● **PASAJE PARA REVISAR**:
----

Realizamos búsquedas en Internet con el navegador Chrome de la compañía Google; nuestro correo lo gestiona Google Gmail; nuestros desplazamientos en coche están asistidos por Google Maps; nuestros archivos los compartimos en Google Drive; nuestra mensajería privada la gestiona la compañía Meta a través de su plataforma WhatsApp; las redes sociales más usadas —Facebook e Instagram— son también propiedad de Meta; otra compañía privada —Twitter— gestiona nuestras comunicaciones públicas; etc.

Es decir, ponemos a disposición de un puñado de grandes empresas una ingente cantidad de datos —mensajes, fotos, videos, archivos de sonido, documentos— que nosotros entendemos fundamentalmente como privados.

A través de las cookies, dejamos un rastro de nuestra navegación en Internet, que los navegadores —es decir, sus compañías propietarias— usan para diversos fines. Unos razonables como personalizar nuestras búsquedas, evitarnos búsquedas inútiles, aportarnos publicidad adaptada a nuestro historial o estudiar estadísticamente las tendencias de compra; y otros no tan razonables como elaborar perfiles personalizados.

Para empeorar las cosas, muchas aplicaciones gratuitas recopilan también nuestros datos de uso, de navegación o de ubicación y los transmiten a sus compañías propietarias. Empresas especializadas compran y venden estos datos sin informarnos ni pedirnos consentimiento. Los cuales pueden acabar en otras empresas, que podrían utilizarlos para, por ejemplo, evaluar el riesgo de darnos un crédito, o para decidir si nos contratan o no, o si sería o no rentable suscribir con ellas un seguro de salud. O, peor aún, podrían caer en manos de mafias dedicadas a la extorsión o al abuso sexual.

----

● **DATOS PROPORCIONADOS**:
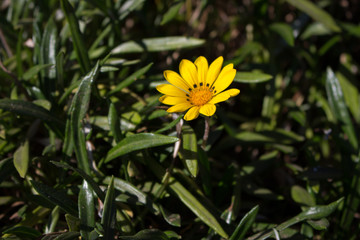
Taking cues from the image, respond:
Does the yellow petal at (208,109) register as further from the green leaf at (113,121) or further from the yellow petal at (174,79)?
the green leaf at (113,121)

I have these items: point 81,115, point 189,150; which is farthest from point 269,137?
point 81,115

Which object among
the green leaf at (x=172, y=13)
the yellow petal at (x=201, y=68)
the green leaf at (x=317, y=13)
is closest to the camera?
the yellow petal at (x=201, y=68)

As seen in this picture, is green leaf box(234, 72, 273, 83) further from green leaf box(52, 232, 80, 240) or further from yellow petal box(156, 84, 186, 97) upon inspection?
green leaf box(52, 232, 80, 240)

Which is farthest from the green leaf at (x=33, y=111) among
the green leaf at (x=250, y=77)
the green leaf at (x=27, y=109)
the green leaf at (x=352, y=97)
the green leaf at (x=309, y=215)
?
the green leaf at (x=352, y=97)

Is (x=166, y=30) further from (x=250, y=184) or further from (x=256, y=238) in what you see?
(x=256, y=238)

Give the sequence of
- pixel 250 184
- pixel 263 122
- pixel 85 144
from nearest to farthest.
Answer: pixel 85 144
pixel 250 184
pixel 263 122

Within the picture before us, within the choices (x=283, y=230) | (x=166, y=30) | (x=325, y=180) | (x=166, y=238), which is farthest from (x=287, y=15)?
(x=166, y=238)

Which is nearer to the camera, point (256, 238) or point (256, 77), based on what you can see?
point (256, 238)
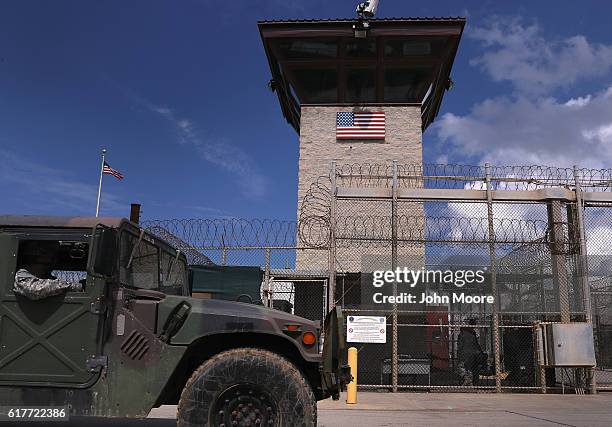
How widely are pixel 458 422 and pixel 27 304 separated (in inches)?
221

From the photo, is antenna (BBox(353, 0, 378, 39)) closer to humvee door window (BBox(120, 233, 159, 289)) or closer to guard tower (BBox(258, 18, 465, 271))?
guard tower (BBox(258, 18, 465, 271))

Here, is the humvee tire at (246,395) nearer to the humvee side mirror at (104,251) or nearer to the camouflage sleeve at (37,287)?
the humvee side mirror at (104,251)

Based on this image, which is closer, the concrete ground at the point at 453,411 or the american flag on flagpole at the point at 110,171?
the concrete ground at the point at 453,411

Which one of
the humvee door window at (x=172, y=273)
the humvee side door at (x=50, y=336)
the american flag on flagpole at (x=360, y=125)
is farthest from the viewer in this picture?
the american flag on flagpole at (x=360, y=125)

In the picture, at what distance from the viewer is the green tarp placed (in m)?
12.1

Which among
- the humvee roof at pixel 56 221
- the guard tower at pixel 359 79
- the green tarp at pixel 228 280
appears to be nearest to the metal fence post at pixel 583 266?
the green tarp at pixel 228 280

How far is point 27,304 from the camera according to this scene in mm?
4426

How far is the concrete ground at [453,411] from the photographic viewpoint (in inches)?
281

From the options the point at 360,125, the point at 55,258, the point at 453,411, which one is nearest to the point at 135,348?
the point at 55,258

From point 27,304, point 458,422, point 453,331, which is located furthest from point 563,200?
point 27,304

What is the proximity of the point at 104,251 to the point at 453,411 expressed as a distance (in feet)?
21.9

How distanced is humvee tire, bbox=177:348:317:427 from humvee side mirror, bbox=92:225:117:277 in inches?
42.6

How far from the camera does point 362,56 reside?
18938 mm

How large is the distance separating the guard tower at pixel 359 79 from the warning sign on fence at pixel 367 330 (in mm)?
7638
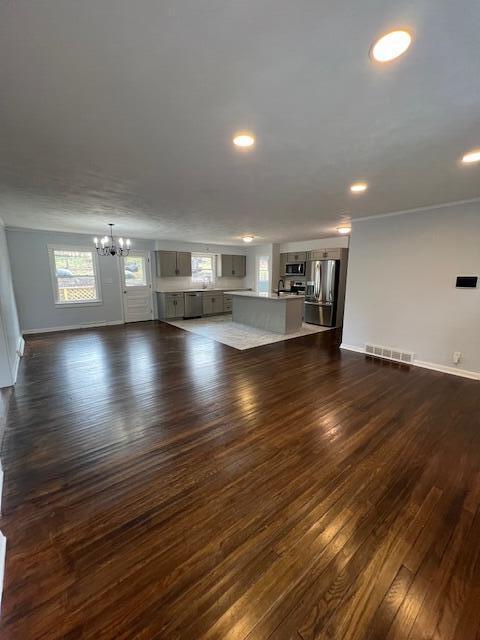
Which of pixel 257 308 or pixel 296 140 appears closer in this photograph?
pixel 296 140

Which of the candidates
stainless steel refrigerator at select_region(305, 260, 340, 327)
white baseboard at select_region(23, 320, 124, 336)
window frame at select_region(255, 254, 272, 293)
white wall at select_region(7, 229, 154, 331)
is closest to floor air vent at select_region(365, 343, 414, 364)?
stainless steel refrigerator at select_region(305, 260, 340, 327)

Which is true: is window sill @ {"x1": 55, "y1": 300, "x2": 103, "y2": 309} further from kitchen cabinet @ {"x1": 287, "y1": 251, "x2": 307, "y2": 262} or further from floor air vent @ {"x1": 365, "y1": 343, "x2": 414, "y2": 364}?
floor air vent @ {"x1": 365, "y1": 343, "x2": 414, "y2": 364}

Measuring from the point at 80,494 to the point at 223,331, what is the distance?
499cm

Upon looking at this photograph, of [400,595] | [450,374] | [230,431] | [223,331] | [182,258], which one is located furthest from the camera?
[182,258]

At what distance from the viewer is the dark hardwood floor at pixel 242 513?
117 centimetres

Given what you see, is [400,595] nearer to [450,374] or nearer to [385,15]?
[385,15]

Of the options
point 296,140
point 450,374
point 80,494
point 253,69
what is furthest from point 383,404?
point 253,69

----

● **QUÉ SE PIDE**:
- a) Devuelve, tal como aparece en el pasaje sobre los datos personales, la parte que empieza con las palabras que contienen "Realizamos búsquedas en" y termina con "comunicaciones públicas; etc.".
- b) Enumera todos los servicios de la compañía Google que menciona el pasaje sobre los datos personales.
- c) Traduce al inglés esta oración del pasaje sobre los datos personales: "Empresas especializadas compran y venden estos datos sin informarnos ni pedirnos consentimiento."

● **SOLUCIONES EN ORDEN**:
- a)
Realizamos búsquedas en Internet con el navegador Chrome de la compañía Google; nuestro correo lo gestiona Google Gmail; nuestros desplazamientos en coche están asistidos por Google Maps; nuestros archivos los compartimos en Google Drive; nuestra mensajería privada la gestiona la compañía Meta a través de su plataforma WhatsApp; las redes sociales más usadas —Facebook e Instagram— son también propiedad de Meta; otra compañía privada —Twitter— gestiona nuestras comunicaciones públicas; etc.

- b) Chrome, Gmail, Google Maps y Google Drive.

- c) Specialized companies buy and sell this data without informing us or asking for our consent.